Поначалу пытаюсь прийти в себя; не понимаю, где я и который теперь час. Постепенно до меня доходит, что уже утро, в это время я обычно просыпаюсь; лежу на спине, накрывшись одной простыней. Огромный, твердый, багровый, под стать одинокому исполинскому дереву в чистом поле под низким, давящим небом, «он» вздымается из подбрюшья почти вертикально, колом приподнимая полог. Злобный, упрямый, подлый, коварный тип! Я гневно набрасываюсь на «него»: «- Мы так не договаривались.
– Как? – Ты обещал мне, что…
– Ничего я никому не обещал.
– Короче, я так понял, что ты не будешь вставлять мне палки в колеса.

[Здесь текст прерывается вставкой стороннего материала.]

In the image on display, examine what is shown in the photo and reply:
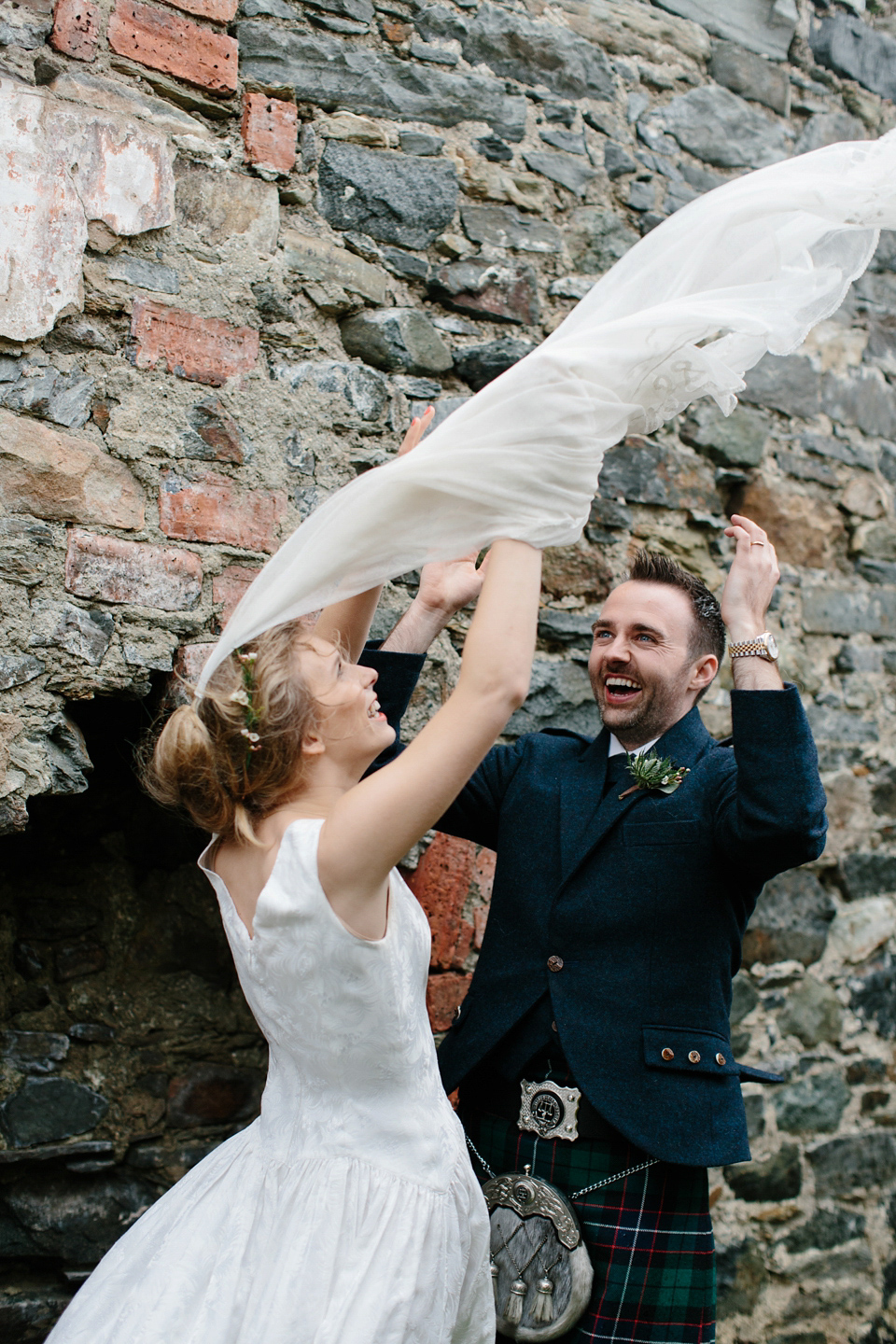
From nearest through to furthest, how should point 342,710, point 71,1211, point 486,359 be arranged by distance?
point 342,710 → point 71,1211 → point 486,359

– Да ну? – Баранки гну! Выкладывай, к чему этот твой дурацкий сон? – Держите меня: «мой» сон! А почему бы не «твой»? – Мне такие сны и в кошмарном сне не приснятся. Тут явно… э-э… тобой попахивает.

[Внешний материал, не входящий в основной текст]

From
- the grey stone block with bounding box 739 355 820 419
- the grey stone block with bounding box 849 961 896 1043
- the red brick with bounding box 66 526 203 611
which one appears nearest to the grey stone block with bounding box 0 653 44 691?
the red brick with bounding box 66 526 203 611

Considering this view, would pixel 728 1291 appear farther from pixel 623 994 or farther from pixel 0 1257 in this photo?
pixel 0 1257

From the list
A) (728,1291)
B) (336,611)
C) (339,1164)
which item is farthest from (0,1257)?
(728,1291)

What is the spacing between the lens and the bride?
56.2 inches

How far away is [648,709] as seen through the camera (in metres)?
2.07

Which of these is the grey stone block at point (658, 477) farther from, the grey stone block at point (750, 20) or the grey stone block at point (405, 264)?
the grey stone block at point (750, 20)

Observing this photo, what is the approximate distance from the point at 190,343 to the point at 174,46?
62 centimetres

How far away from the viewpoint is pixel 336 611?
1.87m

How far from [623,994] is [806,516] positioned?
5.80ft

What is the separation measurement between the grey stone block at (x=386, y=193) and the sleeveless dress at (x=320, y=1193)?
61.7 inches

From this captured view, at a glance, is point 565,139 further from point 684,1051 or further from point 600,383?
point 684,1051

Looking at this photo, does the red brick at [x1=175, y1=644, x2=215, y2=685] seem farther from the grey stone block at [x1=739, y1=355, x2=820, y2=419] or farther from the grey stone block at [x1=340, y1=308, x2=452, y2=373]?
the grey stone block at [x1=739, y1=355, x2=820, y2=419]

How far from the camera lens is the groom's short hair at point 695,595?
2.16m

– Тоже мне, унюхал! Эдакая тягомотина снится разве что таким нытикам, мямлям, бздунам и неудачникам, как ты.
– Вот оно что – как я? – А то нет. Кто из нас неудачник – ты или я? – Ах так? Тогда я объясню, почему этот сон «твой» – от начала и до конца. Слушай хорошенько. Тебе только того и надо – прямо из кожи вон лезешь, чтобы я был и оставался слабаком и неудачником. Напускаешь на меня сны, будто я снимаю «мой» фильм; так и норовишь внушить, что настоящим режиссером мне все равно не быть, потому что кишка у меня тонка скрутить тебя в бараний рог и прижать к ногтю. Что, мудрено излагаю? С кем поведешься… от таких «мудриков», как ты, и не того наберешься. Как понимать, скажем, то, что актриса превращается в Фаусту и заслоняет мне объектив своим лобком? Не значит ли это, что, по-твоему, мой эксперимент обречен на провал? Что заветная сублимация так и не состоится? Что до конца дней мне суждено ходить в закомплексованных? Что, наконец, я никогда не стану художником, каким бы мог и хотел стать, потому что постоянно и неизбежно мой взгляд будут обволакивать… потемки женского лона? Фаусты или чьего-то еще. А теперь скажи: мой это сон или твой? – Полегче, полегче! В твоем рассуждении есть одно туманное место. По-твоему, в какой-то момент я подменил актрису Фаустой? С чего это вдруг? – А вот с чего. Все очень просто. Вчера Фауста звонила мне, просила зайти и рассказать, почему «в самом деле» мы расстались. Поначалу я отнекивался, но потом как-то раскис и согласился заехать к ней, впервые за полгода. Всего -то навсего; а ты уж вообразил, что я собираюсь отказаться от эксперимента, и, гляди-ка, принял стойку. Ей-ей, мало того, что даже во сне сыплешь соль на мои режиссерские раны, так еще и Фаусту подсунул, решил доконать меня с ее помощью!» Как всегда, после полного выяснения отношений «он» замолкает. Впрочем, очередное мое обвинение в том, что «он» вечно суется куда не следует, даже в сны, похоже, льстит «его» самолюбию. Со строгим видом я заключаю: «- Короче, я тебя предупредил. Если решил выдать свой сон за вещий – считай, что зря старался. Если же просто распалился – уймись по-хорошему. Лучшее, что ты можешь сделать, – не встревать в чужие дела».